Et les discussions de couloir avec Alger, à l’abri des regards et des oreilles qui traînent sont elles bien réelles. La teneur de ces discussions pourrait nous éclairer énormément sur la direction que pourrait prendre l’Algérie. A cet égard, c’est sans nul doute à travers ce prisme qu’il faut (fallait) comprendre les visites de l’ancien ministre des Affaires étrangères, Ramtane Lamamra à Moscou, Berlin ou Beijing en mars dernier. Rappeler que l’Algérie tenait son rang dans le concert des nations.

Mais aussi rappeler qu’Alger sait composer avec tout un chacun. Washington et Moscou. Cela, nul n’a voulu admettre et surtout accepter cette donne cruciale. Lamamra savait lui, mieux que quiconque qui sévit sur les réseaux sociaux, quels sont les enjeux de long terme pour l’Algérie et son peuple. Car les dangers extérieurs et intérieurs qui guettent l’Algérie sont réels. Les chaos malien et libyen sont là pour rappeler que le pays est entouré de profondes instabilités régionales.

La malédiction d’Internet et des réseaux sociaux

Nous vivons une ère de l’immédiateté profondément dangereuse pour l’homme et les Etats. En effet, à l’heure d’internet, Twitter, Facebook ou bien encore Instagram, l’heure n’est plus à la réflexion. Nous sommes aujourd’hui (télé)guidés par le factuel, ignorant ainsi le conceptuel, le consensus plus que l’introspection. Cette dictature de l’immédiateté biaise les débats, plus influencés par l’humeur du moment que par des arguments raisonnés. Car les faits n’expliquent pas tout. Et encore moins à cette époque où une information vient immédiatement effacer une autre.

C’est pour cela que le savoir à travers les livres demeurera toujours une expérience différente du savoir obtenu en ligne. (Malheureusement), lire requiert énormément de temps. Ce qui nous pousse à lire beaucoup (sur internet) mais mal. La conséquence étant que la frontière entre l’information, le savoir et la sagesse s’en trouve altérée voire même affaiblie. Car si l’accumulation d’informations à travers internet est elle bien réelle, elle pousse toutefois le savoir et la sagesse plus loin encore vers les marges.

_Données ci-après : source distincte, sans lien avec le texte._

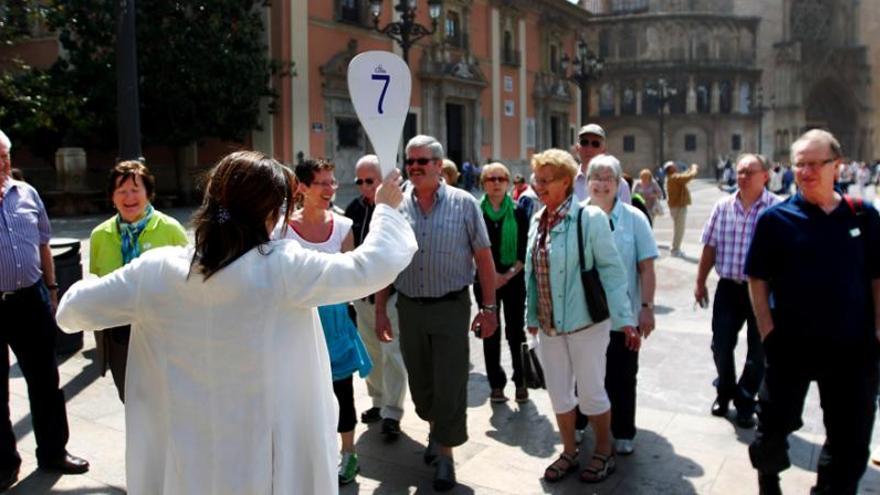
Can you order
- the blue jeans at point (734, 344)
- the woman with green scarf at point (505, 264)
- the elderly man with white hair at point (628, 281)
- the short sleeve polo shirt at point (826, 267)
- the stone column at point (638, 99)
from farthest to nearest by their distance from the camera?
the stone column at point (638, 99) < the woman with green scarf at point (505, 264) < the blue jeans at point (734, 344) < the elderly man with white hair at point (628, 281) < the short sleeve polo shirt at point (826, 267)

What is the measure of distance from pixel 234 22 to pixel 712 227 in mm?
17799

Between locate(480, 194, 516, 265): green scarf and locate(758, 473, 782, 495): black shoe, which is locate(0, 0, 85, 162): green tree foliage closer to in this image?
locate(480, 194, 516, 265): green scarf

Ce trop-plein d’informations empêche en retour tout discernement de situations complexes comme celle que traverse actuellement l’Algérie et qui demandent des solutions (stratégiques) de long terme. C’est sans doute pour cela qu’Henry Kissinger, l’ancien Secrétaire d’Etat des Etats-Unis a créé le parallèle entre l’ancienne et la nouvelle diplomatie. Selon lui, si la première pouvait se tromper, elle n’en demeurait pas moins consciente des enjeux à venir.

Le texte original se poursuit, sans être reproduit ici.